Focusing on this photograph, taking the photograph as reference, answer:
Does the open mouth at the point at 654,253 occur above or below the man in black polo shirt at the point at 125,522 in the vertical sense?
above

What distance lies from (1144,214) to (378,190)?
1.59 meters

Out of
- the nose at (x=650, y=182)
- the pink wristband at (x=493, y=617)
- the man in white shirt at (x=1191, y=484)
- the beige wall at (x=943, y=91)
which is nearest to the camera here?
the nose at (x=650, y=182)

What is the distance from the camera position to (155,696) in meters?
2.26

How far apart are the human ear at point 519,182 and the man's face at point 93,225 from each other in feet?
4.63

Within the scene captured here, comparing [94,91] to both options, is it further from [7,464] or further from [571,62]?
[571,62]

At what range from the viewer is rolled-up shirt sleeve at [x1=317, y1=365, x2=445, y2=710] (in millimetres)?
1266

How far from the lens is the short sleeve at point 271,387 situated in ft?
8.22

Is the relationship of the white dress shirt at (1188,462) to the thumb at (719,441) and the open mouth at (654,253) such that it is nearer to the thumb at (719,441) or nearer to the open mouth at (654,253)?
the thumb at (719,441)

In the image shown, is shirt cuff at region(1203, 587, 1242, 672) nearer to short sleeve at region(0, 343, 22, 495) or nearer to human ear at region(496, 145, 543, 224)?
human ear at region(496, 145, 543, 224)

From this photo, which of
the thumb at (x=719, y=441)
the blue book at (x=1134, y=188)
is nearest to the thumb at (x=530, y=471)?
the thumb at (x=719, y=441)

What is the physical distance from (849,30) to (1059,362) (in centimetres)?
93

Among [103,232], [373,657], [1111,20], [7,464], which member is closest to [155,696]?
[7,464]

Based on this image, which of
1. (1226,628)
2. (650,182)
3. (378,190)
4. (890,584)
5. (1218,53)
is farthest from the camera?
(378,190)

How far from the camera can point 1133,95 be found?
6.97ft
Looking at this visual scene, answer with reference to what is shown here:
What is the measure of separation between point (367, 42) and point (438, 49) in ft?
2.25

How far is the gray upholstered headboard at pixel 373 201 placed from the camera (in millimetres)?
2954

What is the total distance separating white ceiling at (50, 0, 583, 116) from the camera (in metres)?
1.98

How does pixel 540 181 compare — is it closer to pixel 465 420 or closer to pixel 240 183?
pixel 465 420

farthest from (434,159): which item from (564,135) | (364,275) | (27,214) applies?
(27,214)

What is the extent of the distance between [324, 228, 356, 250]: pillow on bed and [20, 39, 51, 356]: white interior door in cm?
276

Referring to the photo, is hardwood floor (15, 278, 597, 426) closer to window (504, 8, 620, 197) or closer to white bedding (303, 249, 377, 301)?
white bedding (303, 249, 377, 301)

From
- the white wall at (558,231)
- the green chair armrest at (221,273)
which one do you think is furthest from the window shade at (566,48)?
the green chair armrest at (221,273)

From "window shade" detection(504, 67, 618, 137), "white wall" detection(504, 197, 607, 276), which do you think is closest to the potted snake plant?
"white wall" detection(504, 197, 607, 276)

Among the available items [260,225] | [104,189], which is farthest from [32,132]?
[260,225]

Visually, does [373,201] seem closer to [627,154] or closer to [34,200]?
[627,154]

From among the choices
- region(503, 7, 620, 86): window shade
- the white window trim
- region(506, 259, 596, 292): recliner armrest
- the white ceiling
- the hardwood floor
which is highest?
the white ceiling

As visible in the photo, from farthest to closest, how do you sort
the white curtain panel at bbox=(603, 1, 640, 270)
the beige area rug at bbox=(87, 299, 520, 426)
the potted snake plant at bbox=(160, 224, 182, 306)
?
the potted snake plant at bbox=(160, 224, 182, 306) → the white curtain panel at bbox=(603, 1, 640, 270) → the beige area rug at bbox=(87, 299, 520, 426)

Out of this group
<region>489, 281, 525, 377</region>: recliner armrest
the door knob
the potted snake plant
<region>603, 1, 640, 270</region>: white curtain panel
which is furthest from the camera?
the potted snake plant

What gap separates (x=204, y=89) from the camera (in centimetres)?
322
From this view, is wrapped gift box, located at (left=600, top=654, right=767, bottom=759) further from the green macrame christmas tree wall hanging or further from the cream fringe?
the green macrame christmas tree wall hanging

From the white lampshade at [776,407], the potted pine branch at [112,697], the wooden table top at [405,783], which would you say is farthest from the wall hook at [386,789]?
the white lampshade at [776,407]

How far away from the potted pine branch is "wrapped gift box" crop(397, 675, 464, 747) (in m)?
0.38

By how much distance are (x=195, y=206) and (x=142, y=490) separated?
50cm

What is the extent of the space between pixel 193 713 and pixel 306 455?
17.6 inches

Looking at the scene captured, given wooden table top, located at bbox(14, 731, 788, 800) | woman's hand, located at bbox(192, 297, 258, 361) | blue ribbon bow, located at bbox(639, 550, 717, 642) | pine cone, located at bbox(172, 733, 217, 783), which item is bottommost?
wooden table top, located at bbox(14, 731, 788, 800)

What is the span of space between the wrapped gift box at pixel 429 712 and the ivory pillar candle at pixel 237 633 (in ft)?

* * *

Brief:
Your task is to reproduce, exactly and exclusively, the lines from the one holding "From the white" through the final line of the listing.

Solution for this task:
From the white lampshade at [776,407], the potted pine branch at [112,697], the wooden table top at [405,783], which would you say is farthest from the wall hook at [386,789]?
the white lampshade at [776,407]

How far away from the potted pine branch is "wrapped gift box" crop(397, 675, 464, 747) (in m)?
0.38

By how much distance are (x=195, y=206) and (x=142, y=490) separated?
50cm

What is the extent of the space between pixel 193 713 and pixel 306 455?
17.6 inches

Looking at the scene captured, given wooden table top, located at bbox(14, 731, 788, 800) | woman's hand, located at bbox(192, 297, 258, 361) | blue ribbon bow, located at bbox(639, 550, 717, 642) | pine cone, located at bbox(172, 733, 217, 783), which item is bottommost?
wooden table top, located at bbox(14, 731, 788, 800)

What is the span of space between the wrapped gift box at pixel 429 712 and the ivory pillar candle at pixel 237 633 (in ft)?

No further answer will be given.